Using Online Data in Terrorism Research

by Stuart Macdonald, Elizabeth Pearson, Ryan Scrivens, and Joe Whittaker

This article summarises a recent paper published in Lara Frumkin, John Morrison, and Andrew Silke’s A Research Agenda for Terrorism Studies (Elgar).

Historically one of the greatest challenges for the study of extreme or terrorist groups was access. Today, online spaces offer researchers a level of access to primary data previously unimaginable. Yet the variety of data available lends itself to several methodological approaches. In this blog post, we consider the strengths, challenges and limitations of three of these: machine learning; case studies; and netnography. The aim is to introduce the reader to issues that should be considered at the design stage of a research project.

Machine Learning

Researchers are increasingly using machine learning algorithms to locate relevant materials within the overwhelming amount of information found online. Some advantages of machine learning include its ability to: evaluate large volumes of data and identify patterns not easily identifiable to humans; continuously improve and make more accurate predictions as it gains more experience with more data; and analyse data that are multi-dimensional and multi-variety, and with a wide range of applications. Machine learning, however, is not without limitations. It is highly susceptible to error because it is automated. It can also be a challenge to collect the massive volumes of data needed to properly train a machine learning algorithm. Further, it can be time consuming for an algorithm to learn from and process the data, and it oftentimes requires substantial resources to function, including added computer power.
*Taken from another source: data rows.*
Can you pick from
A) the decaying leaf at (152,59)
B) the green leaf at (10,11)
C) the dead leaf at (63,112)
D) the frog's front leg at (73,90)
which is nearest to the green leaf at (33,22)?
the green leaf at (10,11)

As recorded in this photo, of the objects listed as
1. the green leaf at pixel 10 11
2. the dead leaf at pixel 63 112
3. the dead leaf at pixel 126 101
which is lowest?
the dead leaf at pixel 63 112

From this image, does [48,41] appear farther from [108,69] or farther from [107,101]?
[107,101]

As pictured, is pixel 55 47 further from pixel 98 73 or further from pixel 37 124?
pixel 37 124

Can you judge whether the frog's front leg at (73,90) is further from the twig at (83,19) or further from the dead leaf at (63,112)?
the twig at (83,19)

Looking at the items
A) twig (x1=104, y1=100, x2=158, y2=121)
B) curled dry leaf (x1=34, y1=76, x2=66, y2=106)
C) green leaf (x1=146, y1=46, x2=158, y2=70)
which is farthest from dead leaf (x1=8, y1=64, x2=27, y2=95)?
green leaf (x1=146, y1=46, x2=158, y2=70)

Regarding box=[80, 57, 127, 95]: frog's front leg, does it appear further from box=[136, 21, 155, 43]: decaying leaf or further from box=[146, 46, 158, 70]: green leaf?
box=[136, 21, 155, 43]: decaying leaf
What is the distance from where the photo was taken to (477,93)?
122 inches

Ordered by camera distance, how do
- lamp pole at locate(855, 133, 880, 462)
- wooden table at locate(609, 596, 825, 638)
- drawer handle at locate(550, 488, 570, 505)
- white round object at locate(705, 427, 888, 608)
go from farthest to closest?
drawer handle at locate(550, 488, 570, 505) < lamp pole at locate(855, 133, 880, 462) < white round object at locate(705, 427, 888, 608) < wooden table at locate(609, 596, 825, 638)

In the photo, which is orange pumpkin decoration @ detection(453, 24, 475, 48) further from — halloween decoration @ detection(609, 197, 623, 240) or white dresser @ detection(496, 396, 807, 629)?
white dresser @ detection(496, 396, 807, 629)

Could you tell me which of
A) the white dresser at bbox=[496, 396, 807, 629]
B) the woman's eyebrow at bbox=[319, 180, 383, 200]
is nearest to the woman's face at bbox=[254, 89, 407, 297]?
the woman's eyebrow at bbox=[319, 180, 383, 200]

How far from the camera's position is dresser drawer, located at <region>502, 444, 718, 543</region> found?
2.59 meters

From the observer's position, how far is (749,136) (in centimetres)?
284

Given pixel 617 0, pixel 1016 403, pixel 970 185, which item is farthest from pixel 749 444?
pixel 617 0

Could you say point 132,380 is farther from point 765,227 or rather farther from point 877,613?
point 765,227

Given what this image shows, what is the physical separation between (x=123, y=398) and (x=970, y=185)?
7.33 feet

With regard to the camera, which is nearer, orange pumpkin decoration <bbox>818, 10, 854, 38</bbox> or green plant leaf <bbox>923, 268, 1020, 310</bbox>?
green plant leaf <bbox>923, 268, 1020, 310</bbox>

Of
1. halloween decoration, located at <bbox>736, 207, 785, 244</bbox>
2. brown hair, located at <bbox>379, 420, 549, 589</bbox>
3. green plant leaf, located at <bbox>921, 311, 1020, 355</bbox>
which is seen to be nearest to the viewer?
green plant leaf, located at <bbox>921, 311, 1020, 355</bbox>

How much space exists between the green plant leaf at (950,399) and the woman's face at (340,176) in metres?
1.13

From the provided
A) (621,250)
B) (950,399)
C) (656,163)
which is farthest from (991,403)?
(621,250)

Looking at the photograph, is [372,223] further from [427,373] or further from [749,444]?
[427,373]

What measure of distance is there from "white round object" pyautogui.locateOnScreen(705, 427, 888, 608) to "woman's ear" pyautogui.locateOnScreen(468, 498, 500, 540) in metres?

Nevertheless, terrorism and extremism scholars have adopted various machine learning techniques in recent years, including but not limited to authorship analysis, sentiment analysis, and affect analysis. One relatively novel machine learning tool, sentiment analysis, has sparked the interest of many researchers. For example, sentiment analysis has been successfully used to detect extreme language, websites, and users online, as well as to measure levels of online propaganda and cyberhate following a terrorism incident, and to evaluate how radical discourse evolves over time. Sentiment analysis has also been used to detect violent extremist language and users, as well as to measure levels of – or propensity towards – violent radicalisation, all on a large scale.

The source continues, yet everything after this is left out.